» **SUPPLIED TEXT**
The preceding provisions shall not, however, in any way impair the right of a State to enforce such laws as it deems necessary to control the use of property in accordance with the general interest or to secure the payment of taxes or other contributions or penalties.”
A. Admissibility
40. The Government submitted that this complaint should be rejected for non-exhaustion of domestic remedies, as the applicant had failed to bring compensation proceedings before the domestic courts pursuant to Article 12 of the Administrative Procedure Code and Article 125 of the Constitution.
41. The Court reiterates that an applicant must have made normal use of domestic remedies which are likely to be effective and sufficient and that, when a remedy has been pursued, use of another remedy which has essentially the same objective is not required (see Kozacıoğlu v. Turkey [GC], no. 2334/03, § 40, 19 February 2009). In the present case, the applicant sought the enforcement of the court decisions, but no action was taken by the administrative authorities, which were constitutionally bound to take all necessary measures to restore the de facto and de jure situation that was likely to have prevailed had Demirbank not been unlawfully transferred to the Fund. In these circumstances, the applicant could not have been expected to bring further actions against the State. The Court therefore concludes that the applicant has complied with the requirement of exhaustion of domestic remedies. It consequently rejects the Government’s objection in this respect (see, Reisner, cited above, § 41).
42. The Court notes that this complaint is not manifestly ill-founded within the meaning of Article 35 § 3 (a) of the Convention. It further notes that it is not inadmissible on any other grounds. It must therefore be declared admissible.
B. Merits
43. The applicant complained that he had been deprived of his shares in Demirbank as a result of the illegal actions of the State and that he had not been compensated for his loss.
44. The Government firstly argued that the applicant, as a minor shareholder, had not had any “possession” within the meaning of Article 1 of Protocol No. 1. They further maintained that it had been impossible de jure and de facto to enforce the court decision in question, because Demirbank had been struck off the commercial register and its legal personality had therefore ceased to exist. They also submitted that it had been impossible to revive Demirbank or the shares, as the authorities had had no authority to do so.

» **SUPPLIED DATA**
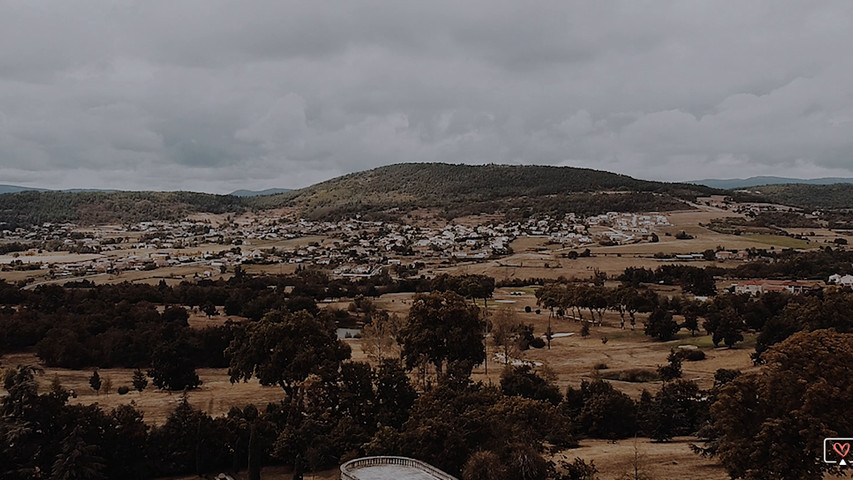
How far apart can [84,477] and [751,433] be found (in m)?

» **EXERCISE PROMPT**
Write a continuation of the court judgment on the Demirbank shares, starting right after its last sentence. None of the lines are needed here.

» **TASK ANSWER**
45. The Court notes that it has recently examined a similar complaint and found a violation of Article 1 of Protocol No. 1 to the Convention in the case of Reisner (cited above, §§ 45-51), where it concluded that the Demirbank shares purchased on the stock market had had an economic value and thus constituted possessions within the meaning of Article 1 of Protocol No. 1. In that case, the Court also reiterated that the complexity of the domestic enforcement procedure or of the State budgetary system could not relieve the State of its obligation under the Convention to guarantee to everyone the right to have a binding and enforceable judicial decision enforced within a reasonable time (see Burdov v. Russia (no. 2), no. 33509/04, § 70, ECHR 2009, and Süzer and Eksen Holding A.Ş. v. Turkey, no. 6334/05, § 116, 23 October 2012). It also noted that the applicant, whose shares had been removed from his possession on the basis of administrative actions that were subsequently found to have been unlawful, had received no compensation for his loss and had thus had to bear a disproportionate individual burden (see Reisner, cited above, § 50).
46. The Court observes that in the present case the applicant was also a small shareholder of Demirbank. However, the domestic courts dismissed his case on different grounds, namely on the grounds that he could not be considered as a “concerned” person since he had not been a party to the annulment proceedings brought by the main shareholders (see paragraph 30 above). In the Reisner case, however, the domestic courts, without dwelling on whether the applicant had been a “concerned” person who could benefit from the courts’ decisions, had held that the restitution of that applicant’s rights as a shareholder had been legally impossible as, following its sale to HSBC, Demirbank had been struck off the commercial register. The Court notes that although the domestic courts gave differing grounds for dismissal, both applications concern the very same subject matter and it therefore finds no particular circumstances in the instant case which would require it to adopt a different conclusion from the one reached in Reisner (cited above, §§ 45-51).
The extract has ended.